General litigation practitioners who take on employment discrimination cases need efficient tools to prepare EEOC charges as a prerequisite to federal court litigation.
Many general litigators handle employment discrimination matters as part of their broader practice and must file EEOC charges before pursuing Title VII claims in federal court.
CaseMark automatically verifies critical jurisdictional elements including employer size thresholds (15 employees for Title VII/ADA, 20 for ADEA), statute of limitations compliance (180 or 300 days based on deferral state status), and proper identification of protected bases. The system cross-references your case facts against federal requirements to ensure the charge establishes EEOC authority to investigate and preserves your client's right to file subsequent litigation.
At minimum, you need client intake information, employment records showing the adverse action, and a timeline of discriminatory events. Optional documents like performance evaluations, emails, witness statements, and comparator evidence strengthen the charge significantly. CaseMark extracts relevant facts from all uploaded materials to build the most comprehensive charge possible based on available evidence.
Yes, CaseMark handles charges involving multiple protected characteristics such as race, sex, age, disability, and retaliation simultaneously. The system clearly delineates how each protected basis relates to the discriminatory conduct, preserves all potential claims, and ensures the factual narrative supports each theory of discrimination to maximize investigation scope and settlement leverage.
CaseMark identifies and organizes comparator evidence showing similarly situated employees outside the protected class who received favorable treatment. The system highlights inconsistencies in employer justifications, temporal proximity between protected activity and adverse actions, departures from established procedures, and other pretext indicators.

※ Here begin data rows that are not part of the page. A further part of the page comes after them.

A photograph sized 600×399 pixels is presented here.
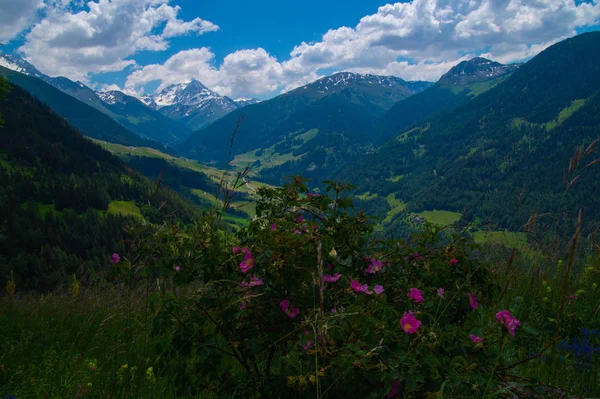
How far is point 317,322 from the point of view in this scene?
205cm

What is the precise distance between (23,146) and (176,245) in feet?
563

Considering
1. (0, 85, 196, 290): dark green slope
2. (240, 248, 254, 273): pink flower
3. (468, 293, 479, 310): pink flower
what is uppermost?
(240, 248, 254, 273): pink flower

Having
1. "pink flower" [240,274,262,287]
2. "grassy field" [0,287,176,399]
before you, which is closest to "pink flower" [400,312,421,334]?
"pink flower" [240,274,262,287]

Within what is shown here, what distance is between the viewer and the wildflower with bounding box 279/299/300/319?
2463mm

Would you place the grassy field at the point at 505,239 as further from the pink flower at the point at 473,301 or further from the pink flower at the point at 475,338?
the pink flower at the point at 475,338

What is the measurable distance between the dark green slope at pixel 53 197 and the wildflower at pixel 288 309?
3130 mm

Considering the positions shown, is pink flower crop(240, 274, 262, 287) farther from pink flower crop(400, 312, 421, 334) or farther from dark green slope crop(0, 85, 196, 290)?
dark green slope crop(0, 85, 196, 290)

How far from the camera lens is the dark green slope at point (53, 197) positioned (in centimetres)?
6862

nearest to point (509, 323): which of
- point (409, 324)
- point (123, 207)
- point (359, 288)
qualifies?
point (409, 324)

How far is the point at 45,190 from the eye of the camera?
116125mm

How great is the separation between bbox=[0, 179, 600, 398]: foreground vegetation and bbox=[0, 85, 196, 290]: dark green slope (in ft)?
7.63

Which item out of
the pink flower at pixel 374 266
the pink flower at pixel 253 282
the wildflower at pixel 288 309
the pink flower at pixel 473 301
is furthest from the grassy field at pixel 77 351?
the pink flower at pixel 473 301

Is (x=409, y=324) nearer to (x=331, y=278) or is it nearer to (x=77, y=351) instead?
(x=331, y=278)

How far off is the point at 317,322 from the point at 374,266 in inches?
40.3
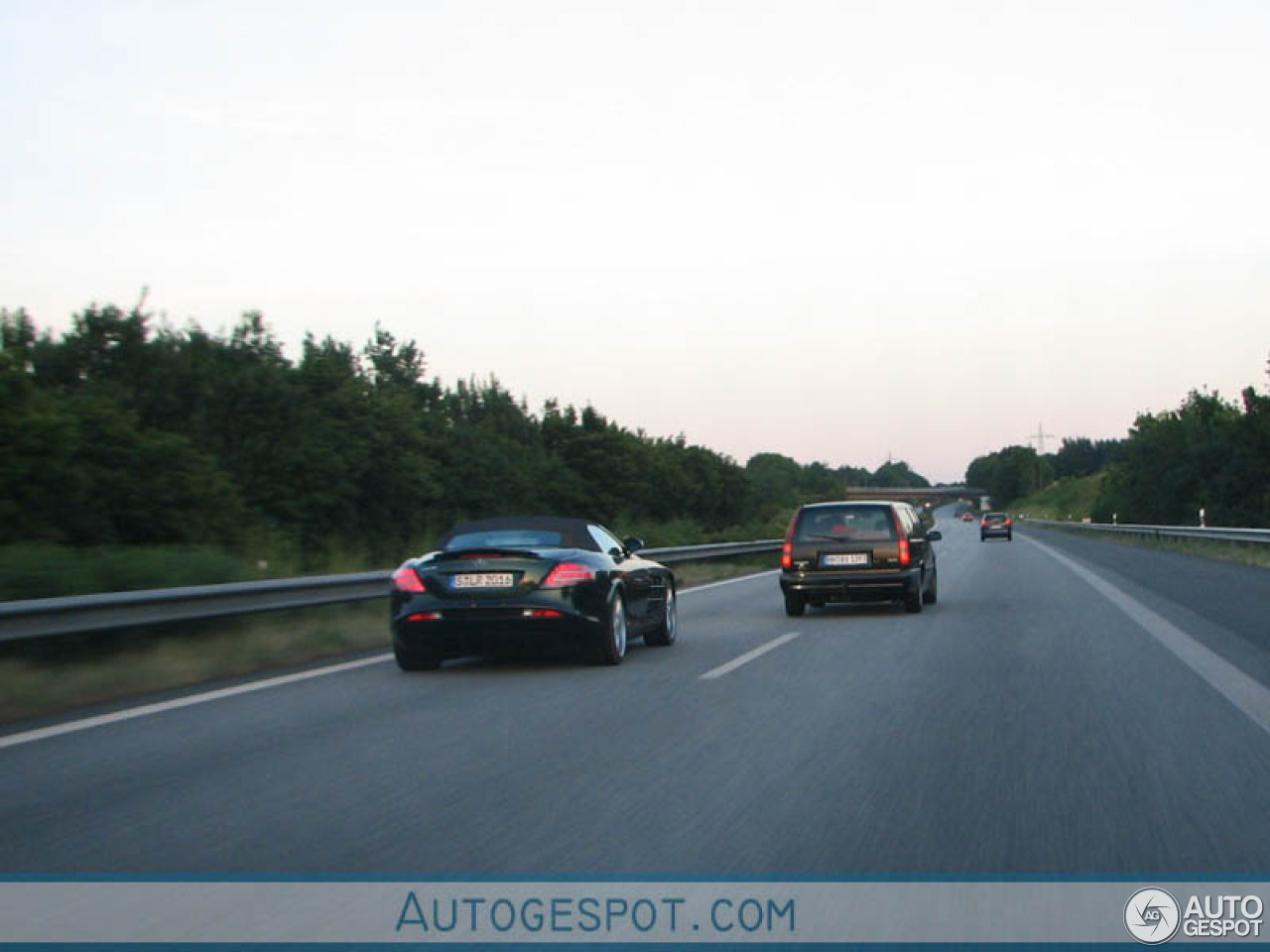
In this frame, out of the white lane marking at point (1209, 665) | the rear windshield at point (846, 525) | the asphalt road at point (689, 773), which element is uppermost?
the rear windshield at point (846, 525)

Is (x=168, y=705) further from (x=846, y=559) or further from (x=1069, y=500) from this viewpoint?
(x=1069, y=500)

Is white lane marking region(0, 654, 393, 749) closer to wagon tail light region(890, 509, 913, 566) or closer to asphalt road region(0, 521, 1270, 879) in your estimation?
asphalt road region(0, 521, 1270, 879)

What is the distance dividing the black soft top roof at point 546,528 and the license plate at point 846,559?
18.0 ft

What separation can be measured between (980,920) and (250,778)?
3.69 m

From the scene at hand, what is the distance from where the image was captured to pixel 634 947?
12.6ft

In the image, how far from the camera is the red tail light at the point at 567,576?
34.3ft

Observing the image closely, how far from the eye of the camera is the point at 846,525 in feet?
54.6

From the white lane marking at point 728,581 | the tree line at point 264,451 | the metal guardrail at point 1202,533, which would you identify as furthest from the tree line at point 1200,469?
the white lane marking at point 728,581

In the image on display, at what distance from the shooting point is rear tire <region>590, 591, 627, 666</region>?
10.8 meters

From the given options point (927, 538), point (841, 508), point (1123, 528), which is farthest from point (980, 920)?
point (1123, 528)

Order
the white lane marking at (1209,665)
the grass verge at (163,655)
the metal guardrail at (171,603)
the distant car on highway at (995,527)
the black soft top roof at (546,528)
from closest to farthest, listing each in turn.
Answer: the white lane marking at (1209,665) < the metal guardrail at (171,603) < the grass verge at (163,655) < the black soft top roof at (546,528) < the distant car on highway at (995,527)

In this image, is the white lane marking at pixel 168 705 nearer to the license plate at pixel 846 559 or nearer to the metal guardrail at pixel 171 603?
the metal guardrail at pixel 171 603

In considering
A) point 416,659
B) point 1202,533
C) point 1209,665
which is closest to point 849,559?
point 1209,665

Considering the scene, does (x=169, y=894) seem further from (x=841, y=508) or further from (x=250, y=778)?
(x=841, y=508)
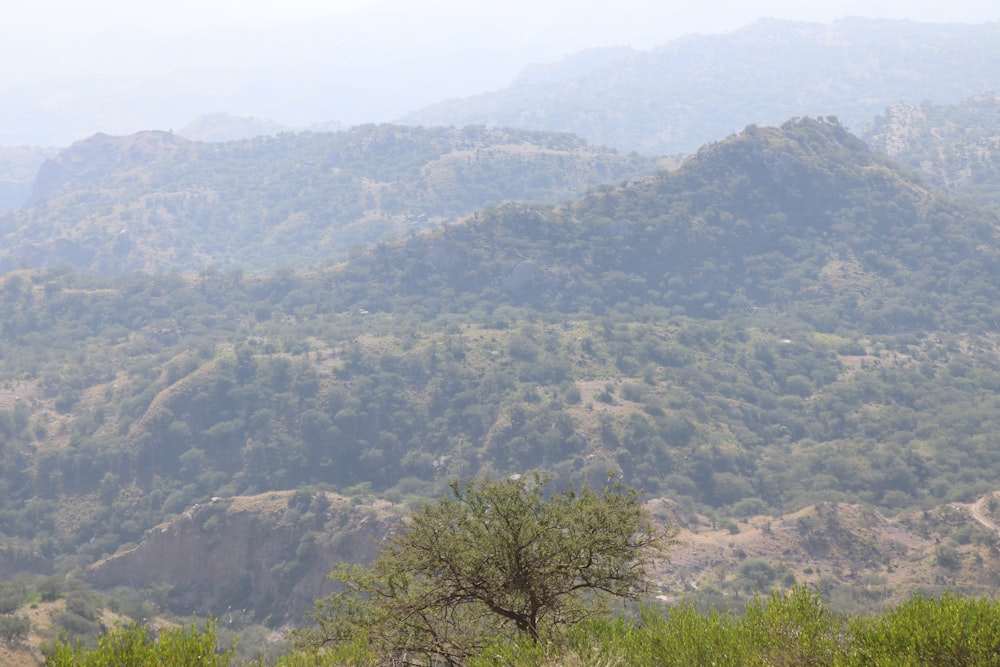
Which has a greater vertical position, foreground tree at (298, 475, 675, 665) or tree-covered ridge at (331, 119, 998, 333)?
foreground tree at (298, 475, 675, 665)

This structured approach ensures your charge presents compelling circumstantial evidence of discriminatory intent.
Yes, CaseMark formats charges for direct submission through the EEOC public portal or printing on official EEOC Form 5. The output includes all mandatory elements required by 29 C.F.R. § 1601.12, proper verification language, and signature blocks. You can file immediately after attorney review, with proof of timely filing preserved through the system's documentation.